Mi nueva vida tenía la textura del papel de lija. Cada día era una rutina gris que raspaba los últimos vestigios de la persona que yo solía ser. Despertaba en mi cama de la infancia, con el fantasma de mis sueños de adolescente mirándome desde los pósteres en la pared. Iba a un trabajo de oficina que mi hermano Mario me había conseguido, un lugar de archivos, fotocopias y un silencio monótono que me daba demasiado tiempo para pensar. Mi mente, acostumbrada a debatir complejos principios legales, ahora se dedicaba a archivar facturas en orden alfabético.
Vivir en casa de nuevo era como encogerse para caber en un vestido que ya no te servía. Mi madre me trataba con una delicadeza asfixiante, vigilando cada bocado que comía y preguntándome constantemente cómo me sentía. Mi padre, por otro lado, se había vuelto un experto en la invisibilidad. Compartíamos el mismo techo, pero podíamos pasar días sin cruzar una palabra. Su decepción era una presencia física en cada habitación. Solo Sofía se atrevía a entrar en mi cuarto por las noches, a sentarse en mi cama y preguntarme, no por el bebé, sino por mí. Sus visitas eran el único momento en que me sentía como Renata y no como "el problema".

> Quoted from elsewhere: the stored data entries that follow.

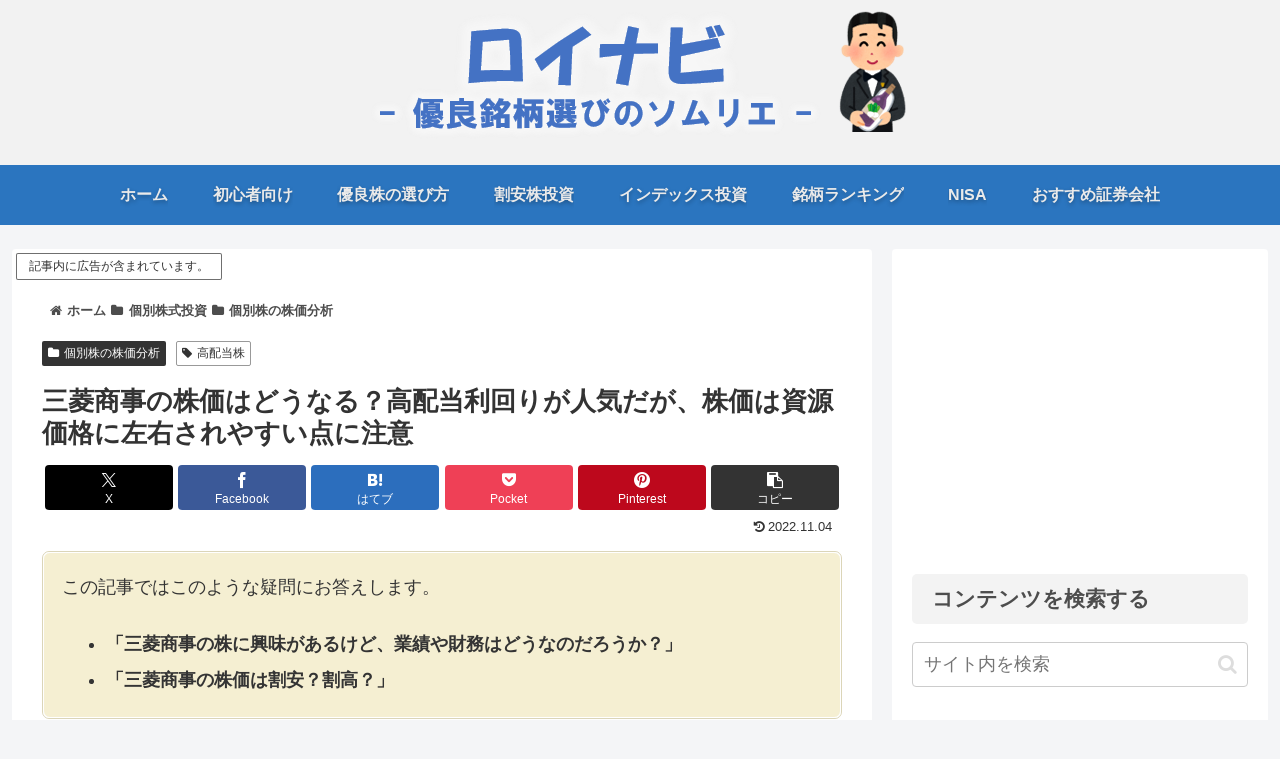

--- FILE ---
content_type: text/html; charset=utf-8
request_url: https://www.google.com/recaptcha/api2/aframe
body_size: 268
content:
<!DOCTYPE HTML><html><head><meta http-equiv="content-type" content="text/html; charset=UTF-8"></head><body><script nonce="bMAGrAAneFBVSpRFZfZi5Q">/** Anti-fraud and anti-abuse applications only. See google.com/recaptcha */ try{var clients={'sodar':'https://pagead2.googlesyndication.com/pagead/sodar?'};window.addEventListener("message",function(a){try{if(a.source===window.parent){var b=JSON.parse(a.data);var c=clients[b['id']];if(c){var d=document.createElement('img');d.src=c+b['params']+'&rc='+(localStorage.getItem("rc::a")?sessionStorage.getItem("rc::b"):"");window.document.body.appendChild(d);sessionStorage.setItem("rc::e",parseInt(sessionStorage.getItem("rc::e")||0)+1);localStorage.setItem("rc::h",'1768997125847');}}}catch(b){}});window.parent.postMessage("_grecaptcha_ready", "*");}catch(b){}</script></body></html>

--- FILE ---
content_type: application/javascript; charset=utf-8;
request_url: https://dalc.valuecommerce.com/vcid?_s=https%3A%2F%2Ff-inde.com%2Fmitsubishi-corporation%2F
body_size: 163
content:
vc_id_callback({"vcid":"aU7pOnK2VnP2gWnVX9vjx69deiJepFlCTN2gPBAW7ESBLNWTPaIOsbwBQJTTtNm1","vcpub":"0.838603","t":"6970c104"})

--- FILE ---
content_type: application/javascript
request_url: https://f-inde.com/wp/wp-content/themes/cocoon-child-master/javascript.js?ver=6.4.7&fver=20200217091602
body_size: 676
content:
//ここに追加したいJavaScript、jQueryを記入してください。
//このJavaScriptファイルは、親テーマのJavaScriptファイルのあとに呼び出されます。
//JavaScriptやjQueryで親テーマのjavascript.jsに加えて関数を記入したい時に使用します。
//

//右下のトップへ戻るボタンを目次に戻るに変更する
(function($){
    var toc = $('.entry-content .toc');
    if( toc.length )  {
        $('.go-to-top-button').off('click').click(function(){
            $('body,html').animate({
                scrollTop: toc.offset().top -10
            }, 300);
        }).addClass('go-to-toc-button');
    }
})(jQuery);

//別のページからジャンプしてきたときのアンカーリンクのポイントのずれ解消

El día más difícil fue cuando tuve que ir a la universidad para firmar la suspensión de mis estudios. Caminar por esos pasillos, que hasta hacía unas semanas eran mi segundo hogar, fue una tortura. Vi a mis compañeros, a mis amigos, hablando de exámenes, de futuros proyectos, de la vida que se suponía que debía ser la mía. Me sentí como un fantasma. Al entregar los papeles en la secretaría, sentí que no estaba firmando un documento, sino el certificado de defunción de mi sueño.
Pero fue Carmen, en su pragmatismo sin adornos, quien me llevó al momento que lo cambió todo. Me acompañó a mi primera cita con el ginecólogo. Yo estaba allí por pura obligación, sintiéndome desconectada de todo, como si mi cuerpo fuera un expediente que otros estaban gestionando. Me acosté en la camilla, sentí el gel frío sobre mi vientre y miré al techo, ausente.
El médico movía el transductor, y la pantalla mostraba imágenes borrosas en blanco y negro que para mí no tenían ningún sentido.
—Todo parece normal —decía el doctor, su voz un murmullo lejano—. Y ahora… escuchemos.
Y entonces, un sonido llenó la pequeña habitación. Un sonido rápido, rítmico, galopante. Un tuc-tuc-tuc-tuc fuerte y persistente.
No era mi corazón. Era más rápido, más urgente.
—Ese es el latido de su bebé —dijo el médico, sonriendo.
En ese instante, el mundo se detuvo. Las voces de mis padres, las miradas de juicio, la sombra de Patrick, el dolor por mi carrera perdida… todo se desvaneció. Solo existía ese sonido. El sonido de una vida que no era la mía. Una vida que dependía de mí. Por primera vez, las dos líneas rosas de la prueba de embarazo no significaban un final, sino un comienzo. Lloré. Lloré por todo lo que había perdido, pero también por la abrumadora y aterradora belleza de lo que acababa de encontrar.
Esa noche, al volver a mi cuarto, saqué la postal de la Torre Eiffel que aún usaba como marcapáginas. La miré por un largo rato y, sin dudarlo, la guardé en el fondo de mi cajón de recuerdos. El mapa había cambiado. Mi nuevo mundo ya no era una ciudad de luces al otro lado del océano; era un pequeño y rápido latido en la oscuridad.